These are the last two short books in Lynne Cantwell’s series about gods and mortals which began with the five part Pipewoman Chronicles, continued with the three books of the Crosswind series and concluded with the four part Pipewoman Legacy. These are the final two stories of the Pipewoman Legacy series. I kept them (for so long I forgot about them!) to read as a treat. But now I’ve come across them and devoured them. And they completely lived up to expectations.
I really hope that Cantwell will come up with another series of ‘woo-woo’ books for her fans of these three series. They utilise a broad spectrum of pantheons from which she chooses deities to pair with human protagonists who may also have other abilities, such as shape-shifting, far-speaking and far-seeing. The results are luscious, sometimes explosive, always intriguing.
I am particularly fond of the Native American deities to which I’ve been introduced through these little books (be they real or from Cantwell’s fertile imagination). I am content to let the Curtis family rest in peace (they’ve certainly earned it!). But, could there more stories about White Buffalo Calf Pipewoman, Nanabush and the rest, from further back in time, when the gods were stronger, perhaps …
Anyhow, whatever is to come, let it come: what has been written has been written. And very well written it has been. Those who are up to speed on these three series will recall that Naomi Witherspoon negotiated a truce between all the gods and all the humans which led to all kinds of benefits for mortals, including freedom from most diseases. But the truce was uneasy. Some gods would be happy to see it founder. And a trickster god is always happiest making mischief.
:::
## Exercise brief
Repeat word for word the portion of the book review that starts at "I really hope" and finishes at "explosive, always intriguing.". The items that come next are taken from an unrelated source.

## Data under study
:::
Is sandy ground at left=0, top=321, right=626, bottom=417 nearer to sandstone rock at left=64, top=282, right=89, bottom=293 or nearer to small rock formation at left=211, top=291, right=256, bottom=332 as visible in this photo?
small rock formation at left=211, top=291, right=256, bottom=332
:::
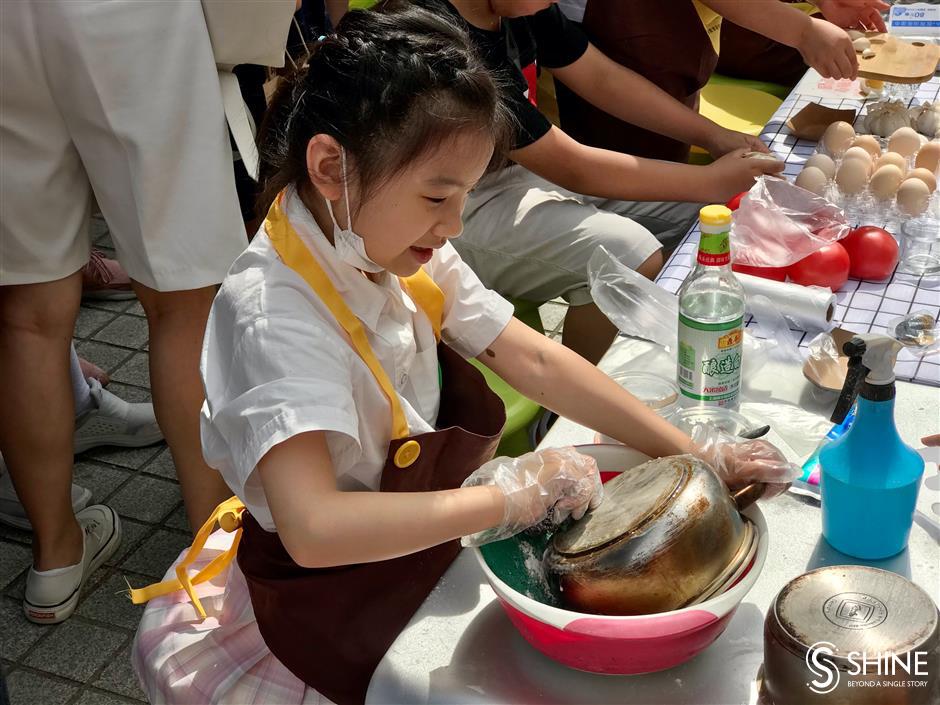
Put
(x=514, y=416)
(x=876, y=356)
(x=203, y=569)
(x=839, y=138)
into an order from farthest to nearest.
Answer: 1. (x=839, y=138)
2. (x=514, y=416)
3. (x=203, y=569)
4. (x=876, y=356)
:::
## Exercise result
I really hope that Cantwell will come up with another series of ‘woo-woo’ books for her fans of these three series. They utilise a broad spectrum of pantheons from which she chooses deities to pair with human protagonists who may also have other abilities, such as shape-shifting, far-speaking and far-seeing. The results are luscious, sometimes explosive, always intriguing.